Supper was the heaviest meal of the day, served around seven, usually with wine and followed by a
globe or two of port with cigars; Pocket drew the blinds at this hour, excluding the unearthly
heavens beyond the hull and allowing us the illusion of a comfortable sanctuary. It was quite
pleasant to sit in companionable silence, lightly strapped to our wall-chairs, watching cigar smoke
curl toward the hidden air filters.
The evening would close, more often than not, with a rendition by Traveller on his collapsible piano
of a few hymns, or, more likely, of some of the rowdy variety-palace numbers of which he appeared
to hold an encyclopedic knowledge. With the port settling inside us we would float at all angles
around the engineer, his coat tails floating in the air as he played, bawling out ditties that would have
made our mothers blush!
And so for the next several days our ship traveled on, a tiny bubble of warmth, air and English
civilization, adrift on a river of celestial darkness.
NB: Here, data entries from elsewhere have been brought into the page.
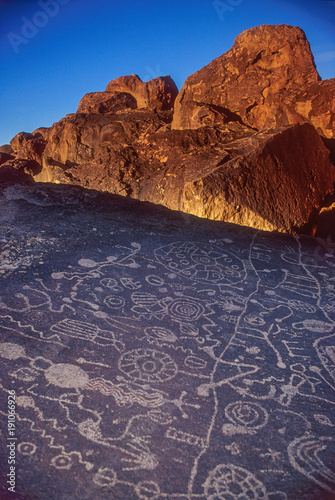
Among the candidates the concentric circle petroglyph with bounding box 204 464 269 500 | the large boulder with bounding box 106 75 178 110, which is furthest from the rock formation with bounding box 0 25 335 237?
the concentric circle petroglyph with bounding box 204 464 269 500

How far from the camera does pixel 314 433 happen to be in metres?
1.84

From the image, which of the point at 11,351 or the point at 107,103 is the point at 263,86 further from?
the point at 11,351

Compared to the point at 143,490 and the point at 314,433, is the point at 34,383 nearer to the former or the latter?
the point at 143,490

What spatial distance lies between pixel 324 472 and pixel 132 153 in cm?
629

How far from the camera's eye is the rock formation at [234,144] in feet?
17.5

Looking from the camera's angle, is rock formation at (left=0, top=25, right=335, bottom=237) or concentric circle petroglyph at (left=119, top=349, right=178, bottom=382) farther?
rock formation at (left=0, top=25, right=335, bottom=237)

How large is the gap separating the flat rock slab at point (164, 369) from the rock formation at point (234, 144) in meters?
1.27

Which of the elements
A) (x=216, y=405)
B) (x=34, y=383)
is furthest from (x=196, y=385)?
(x=34, y=383)

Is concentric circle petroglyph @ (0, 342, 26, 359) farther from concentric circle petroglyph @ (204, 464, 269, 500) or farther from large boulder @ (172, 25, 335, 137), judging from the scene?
large boulder @ (172, 25, 335, 137)

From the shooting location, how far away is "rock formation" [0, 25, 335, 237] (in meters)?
5.34

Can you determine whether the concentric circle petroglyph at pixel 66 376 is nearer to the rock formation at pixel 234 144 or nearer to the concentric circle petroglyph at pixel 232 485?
the concentric circle petroglyph at pixel 232 485

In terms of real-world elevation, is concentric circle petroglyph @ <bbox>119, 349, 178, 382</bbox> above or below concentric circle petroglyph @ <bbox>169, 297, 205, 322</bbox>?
below

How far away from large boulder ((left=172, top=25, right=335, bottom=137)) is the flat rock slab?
3.78 m

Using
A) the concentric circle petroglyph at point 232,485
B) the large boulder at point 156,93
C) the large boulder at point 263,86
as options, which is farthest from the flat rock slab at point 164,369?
the large boulder at point 156,93
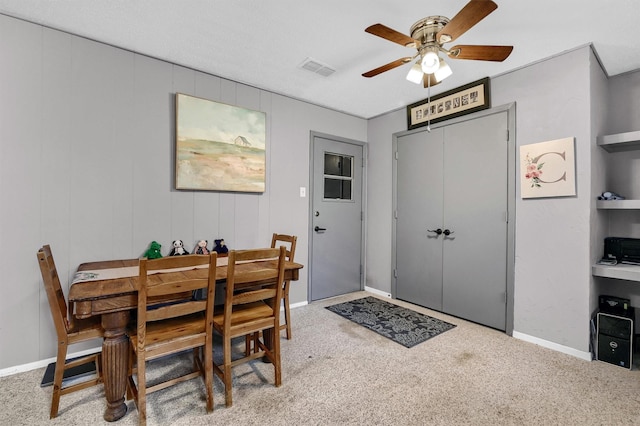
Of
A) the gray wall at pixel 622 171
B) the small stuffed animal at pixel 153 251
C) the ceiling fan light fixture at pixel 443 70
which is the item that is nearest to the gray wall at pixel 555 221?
the gray wall at pixel 622 171

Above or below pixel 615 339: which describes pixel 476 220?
above

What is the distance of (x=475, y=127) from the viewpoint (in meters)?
3.20

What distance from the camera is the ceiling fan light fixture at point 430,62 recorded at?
1.96 metres

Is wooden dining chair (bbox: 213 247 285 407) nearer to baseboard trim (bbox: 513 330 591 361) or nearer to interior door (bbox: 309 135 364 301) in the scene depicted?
interior door (bbox: 309 135 364 301)

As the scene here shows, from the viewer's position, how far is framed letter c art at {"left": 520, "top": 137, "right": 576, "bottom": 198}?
2.51m

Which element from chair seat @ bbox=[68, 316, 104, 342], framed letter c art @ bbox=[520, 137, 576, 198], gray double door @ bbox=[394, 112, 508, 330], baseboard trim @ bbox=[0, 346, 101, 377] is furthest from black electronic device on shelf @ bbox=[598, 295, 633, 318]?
baseboard trim @ bbox=[0, 346, 101, 377]

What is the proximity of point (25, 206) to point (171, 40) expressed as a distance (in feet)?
5.55

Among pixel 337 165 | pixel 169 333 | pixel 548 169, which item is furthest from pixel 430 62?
pixel 169 333

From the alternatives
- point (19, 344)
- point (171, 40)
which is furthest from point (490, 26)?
point (19, 344)

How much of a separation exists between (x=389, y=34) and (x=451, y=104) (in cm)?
185

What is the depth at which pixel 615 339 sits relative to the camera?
234 centimetres

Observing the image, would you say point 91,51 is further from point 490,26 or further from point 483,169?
point 483,169

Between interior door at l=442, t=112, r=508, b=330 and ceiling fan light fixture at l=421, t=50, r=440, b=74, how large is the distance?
57.0 inches

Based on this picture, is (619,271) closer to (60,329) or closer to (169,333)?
(169,333)
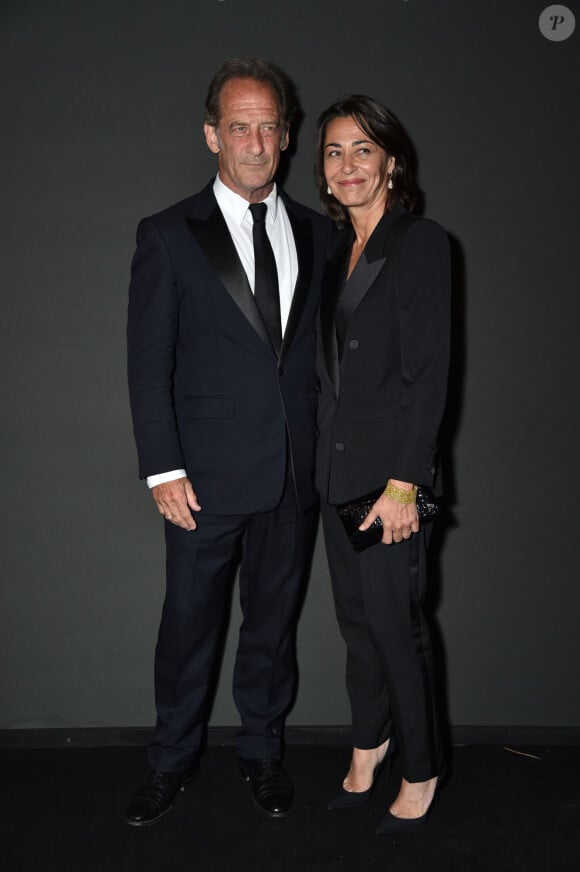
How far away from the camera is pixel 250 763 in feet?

Once the vertiginous fear generated by our state of continual falling was passed and also, in poor
Holden's case, a severe physical sickness reminiscent of mal de mer we found the sensation of
continual drifting more than pleasant. The novelties of floating, the endless ingenuity of Traveller's
marvelous gadgets, and the sheer peculiarity of our position all combined to make our predicament
at first fascinating and even enjoyable.
But the darker side of our situation was never far beneath the surface of my thoughts, and as time
wore on the dangers and uncertainty confronting us emerged ever more clearly in my mind, as
sand blows steadily away to reveal buried ruins.
My dreams centered on Françoise.
I passed idle hours envisioning the love which might one day blossom between us and my dreams
were so intense that sometimes it was as if I knew already that feeling of companionship, of relief
that one is no longer alone, that comes from true love. And, even beyond that: as I meditated further,
Françoise's sweet and distant face became transformed in my mind into a symbol of the human
world from which I had been torn.
Each morning I would watch eagerly as Pocket folded back the blinds, hoping beyond hope that
somehow our situation might have changed during the night, that our flight might have been
reversed by our unseen pilot (though Traveller impatiently explained more than once that were the
engines engaged again we should hardly sleep through the experience). But each morning I was
disappointed; each morning Earth shriveled a little more, demonstrating that we continued to recede
from the planet of our birth by hundreds more miles every minute.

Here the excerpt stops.